Even though SOMO itself had no presence in England, Lord Clarke found that its trade “involved a long term connection with the jurisdiction” in so far as it was “entirely foreseeable by SOMO” that a majority of the letters of credit against which it traded oil would have been issued out of London and subject to English law. As Lord Clarke expressly noted:
International trade, and particularly the international oil trade, is conducted predominantly by means of letters of credit. London is one of the two major financial centres of the world and enormous numbers of letters of credit are issued by international banks from their London branches. …
In these circumstances it was predictable that, if SOMO failed to honour an UNCITRAL arbitration award, it would find itself sued in an English court for the purpose of enforcing that award in accordance with international norms.
What about immunity pertaining to SOMO?
Notably, the Supreme Court was not required to consider whether SOMO itself, as a State entity, might enjoy State immunity. The Court of Appeal had previously determined that, on the evidence, SOMO was an organisation independent of the Republic of Iraq (“Iraq”).

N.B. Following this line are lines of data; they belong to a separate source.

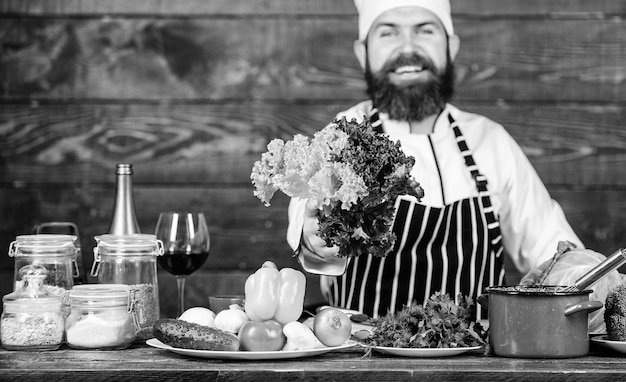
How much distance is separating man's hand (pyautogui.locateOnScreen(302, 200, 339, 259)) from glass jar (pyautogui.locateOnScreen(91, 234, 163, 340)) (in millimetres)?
308

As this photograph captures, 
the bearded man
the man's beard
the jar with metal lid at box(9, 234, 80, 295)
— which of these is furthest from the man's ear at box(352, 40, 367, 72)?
the jar with metal lid at box(9, 234, 80, 295)

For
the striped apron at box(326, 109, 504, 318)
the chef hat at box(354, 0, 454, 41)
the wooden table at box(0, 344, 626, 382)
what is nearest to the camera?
the wooden table at box(0, 344, 626, 382)

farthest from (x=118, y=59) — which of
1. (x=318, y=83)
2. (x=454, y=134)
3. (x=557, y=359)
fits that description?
(x=557, y=359)

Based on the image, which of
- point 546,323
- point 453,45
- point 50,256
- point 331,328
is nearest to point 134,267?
point 50,256

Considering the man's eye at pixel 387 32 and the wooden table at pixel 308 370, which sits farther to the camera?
the man's eye at pixel 387 32

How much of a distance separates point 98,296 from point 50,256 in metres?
0.21

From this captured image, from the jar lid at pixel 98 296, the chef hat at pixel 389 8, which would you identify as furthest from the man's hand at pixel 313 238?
the chef hat at pixel 389 8

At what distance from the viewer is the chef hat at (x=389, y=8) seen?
269 cm

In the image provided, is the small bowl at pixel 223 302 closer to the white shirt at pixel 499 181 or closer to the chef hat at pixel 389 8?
the white shirt at pixel 499 181

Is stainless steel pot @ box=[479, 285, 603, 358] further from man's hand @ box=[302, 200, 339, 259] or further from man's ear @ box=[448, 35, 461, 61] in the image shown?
man's ear @ box=[448, 35, 461, 61]

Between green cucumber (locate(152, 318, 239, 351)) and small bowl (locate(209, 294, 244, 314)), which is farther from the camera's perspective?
small bowl (locate(209, 294, 244, 314))

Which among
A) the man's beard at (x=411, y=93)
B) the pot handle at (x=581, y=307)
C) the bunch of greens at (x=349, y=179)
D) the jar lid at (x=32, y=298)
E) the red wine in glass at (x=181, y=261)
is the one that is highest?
the man's beard at (x=411, y=93)

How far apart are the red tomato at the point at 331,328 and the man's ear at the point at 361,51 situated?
1.43 m

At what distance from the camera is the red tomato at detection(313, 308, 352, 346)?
1.55m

SOMO appeared to have been incorporated specifically to act as a separate commercial entity to stand between Iraq and the purchasers of oil and gas and appeared to be governed by its own board of directors. There was nothing to suggest that Iraq’s Ministry of Oil dictated the conduct of its day-to-day operations. Further, the Court of Appeal had rejected SOMO’s submission that the sale by SOMO of Iraq’s petroleum reserves could only be an exercise of Iraq’s sovereign authority, thus attracting State immunity. To the contrary, the Court of Appeal held that “[s]elling crude oil and entering into ancillary transactions of the kind represented by the letters of credit are ordinary commercial activities”. These findings were not challenged before the Supreme Court.
The Supreme Court’s rulings in Taurus send a clear signal to award creditors and award debtors alike that the United Kingdom remains one of the world’s most attractive pro-enforcement jurisdictions – including for execution of awards against the property of State companies. Under specific circumstances, even debts due to be paid to the central banks of foreign States may be available for attachment. Receivership orders may also be available where an award debtor’s business shows connection with England, even if the award debtor itself has no presence in England.
By unanimously overturning a decades-old precedent on the legal situs of letters of credit, the Supreme Court’s decision renders, for the first time, letters of credit issued by London banks but payable overseas amenable to attachment as assets located within English jurisdiction. Given the central importance of London to international trade as one of the major financial centres of the world from which letters of credit are issued – as the Supreme Court itself recognised – in enormous numbers, the Supreme Court’s decision will likely portend increased enforcement efforts against letters of credit issued by London banks regardless of where they are in fact payable.